I was going to get a white bike....then I realized how common they had become the past few years. I just ordered a new Project 1 Trek a few weeks ago, and I went with metallic purple. Few friends and one of the LBS wrenches have all given me crap about it, but I could care less - they don't have to ride it. If for some reason my 5.2 isn't damaged (sent back to Trek last week for evaluation of visible crack in headtube), I'll request the paint be stripped and an orange frame returned. Again - not super popular, but as long as I like it.......

Get what YOU want.


----------



## brewster (Jun 15, 2004)

Surly Long Haul Truckers come in beige, tan or taupe or whatever you want to call it.....then again, owners are not concerned with looking fast.

I have had white bikes. They do show chips and scratches more than other colors. I don't care for white especially at the bottom bracket area. Grease and dirt are on display for all to see. 

brewster


----------



## old_fuji (Mar 16, 2009)

brewster said:


> Surly Long Haul Truckers come in beige, tan or taupe or whatever you want to call it.....then again, owners are not concerned with looking fast.
> 
> I have had white bikes. They do show chips and scratches more than other colors. I don't care for white especially at the bottom bracket area.
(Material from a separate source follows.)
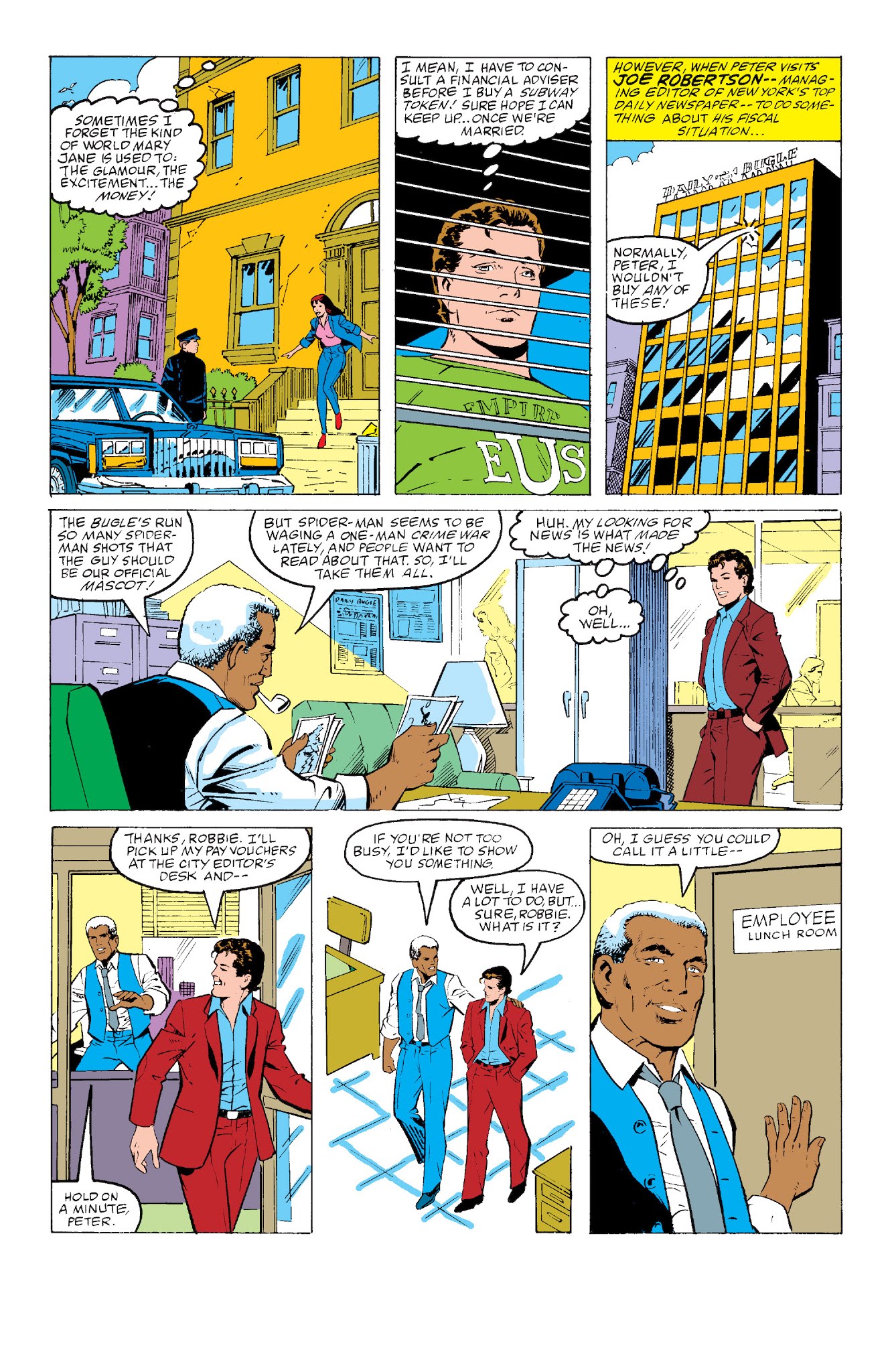 Read online Amazing Spider-Man Epic Collection comic -  Issue # Kraven's Last Hunt (Part 3) - 84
Grease and dirt are on display for all to see.
> 
> brewster


would you describe that color as:


> squirrel vomit color


?


----------



## Kappaccino (Jun 21, 2009)

White with small, solid colored accents looks niiice. Do it. 

My only gripe is white bar tape that shows grime.


----------



## digitalorange (Apr 18, 2007)

I have a white bike. I just wipe it down every so often with a damp microfiber cloth and it gets out most of the dirt/grease. Doesn't even need any cleaners, just water on the cloth. If it gets really dirty I'll give it a good cleaning, but that doesn't happen more than once every 2-3 months.


----------



## Guest (Nov 6, 2009)

I like white bikes. I don't see myself on one though...


----------



## charliethetuna (Jul 11, 2009)

you like the white? go with the white.
you dont like the white? go with another color.


----------



## aking legs 2 (Sep 30, 2009)

White continues to be a popular color, although it has been losing to silver. With the economy slow, folks are less likely to go with flashy colors that might devalue their ride.


----------